# What is expected
Please return every line in the following data that includes the string "representations".

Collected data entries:
+-------+
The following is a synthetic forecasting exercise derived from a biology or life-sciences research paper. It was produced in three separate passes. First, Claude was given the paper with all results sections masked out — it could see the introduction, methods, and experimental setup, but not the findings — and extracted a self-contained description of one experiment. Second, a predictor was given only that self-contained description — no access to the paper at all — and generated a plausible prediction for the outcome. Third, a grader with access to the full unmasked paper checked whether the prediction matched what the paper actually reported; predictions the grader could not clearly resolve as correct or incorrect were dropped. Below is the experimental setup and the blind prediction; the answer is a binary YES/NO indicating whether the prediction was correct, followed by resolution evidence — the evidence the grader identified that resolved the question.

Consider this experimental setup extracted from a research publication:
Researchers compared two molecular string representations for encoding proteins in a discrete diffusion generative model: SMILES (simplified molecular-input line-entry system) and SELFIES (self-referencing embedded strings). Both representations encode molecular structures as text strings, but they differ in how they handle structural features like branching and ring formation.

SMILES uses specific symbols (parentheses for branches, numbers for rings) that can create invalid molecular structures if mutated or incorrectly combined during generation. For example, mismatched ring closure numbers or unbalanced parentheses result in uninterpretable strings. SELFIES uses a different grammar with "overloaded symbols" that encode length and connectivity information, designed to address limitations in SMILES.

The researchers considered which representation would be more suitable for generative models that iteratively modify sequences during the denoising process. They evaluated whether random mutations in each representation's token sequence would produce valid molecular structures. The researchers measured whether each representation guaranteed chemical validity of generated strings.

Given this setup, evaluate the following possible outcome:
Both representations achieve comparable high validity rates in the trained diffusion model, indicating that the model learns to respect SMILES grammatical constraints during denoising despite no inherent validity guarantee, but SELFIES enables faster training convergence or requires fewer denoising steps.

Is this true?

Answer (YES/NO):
+-------+
# Expected output
Researchers compared two molecular string representations for encoding proteins in a discrete diffusion generative model: SMILES (simplified molecular-input line-entry system) and SELFIES (self-referencing embedded strings). Both representations encode molecular structures as text strings, but they differ in how they handle structural features like branching and ring formation.
Both representations achieve comparable high validity rates in the trained diffusion model, indicating that the model learns to respect SMILES grammatical constraints during denoising despite no inherent validity guarantee, but SELFIES enables faster training convergence or requires fewer denoising steps.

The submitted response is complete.